Task: An image-free reproduction of the data below is needed: print it exactly.

** Data segment follows **

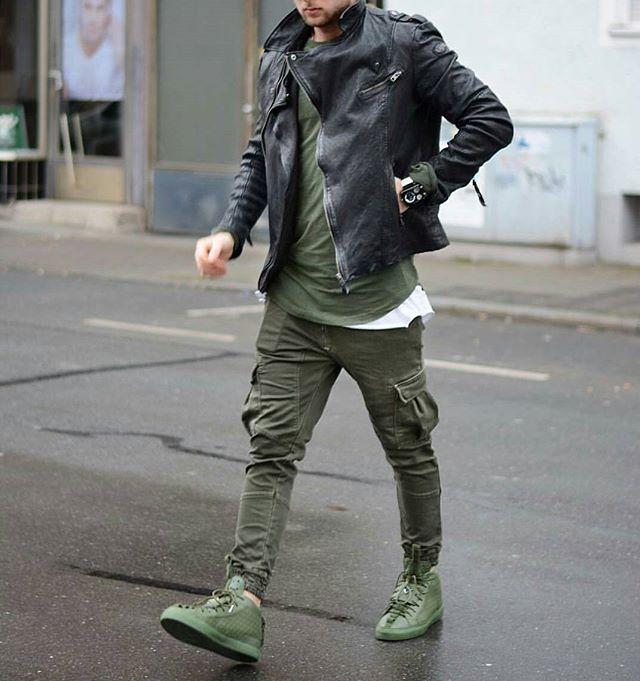 "eezyhq: ""Follow Eezy HQ for trill fashion | IG: EezySA """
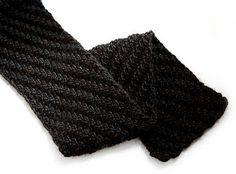 Staggered-rib scarf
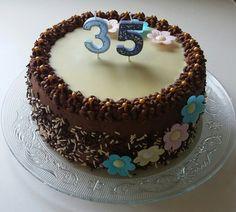 Birthday Cake, Cupcakes, Food, Jars, Cupcake Cakes, Birthday Cakes, Essen, Meals, Yemek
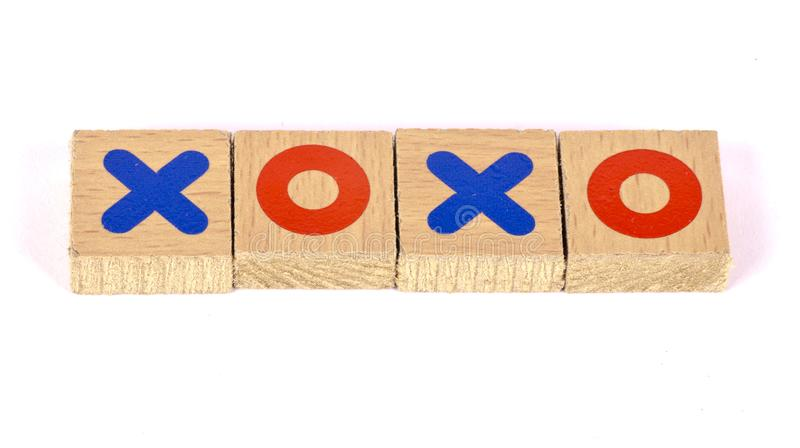 Abraços e beijos escritos com blocos de madeira foto de stock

** End of Data segment **

Task solution:
 "eezyhq: ""Follow Eezy HQ for trill fashion | IG: EezySA """
 Staggered-rib scarf
 Birthday Cake, Cupcakes, Food, Jars, Cupcake Cakes, Birthday Cakes, Essen, Meals, Yemek
 Abraços e beijos escritos com blocos de madeira foto de stock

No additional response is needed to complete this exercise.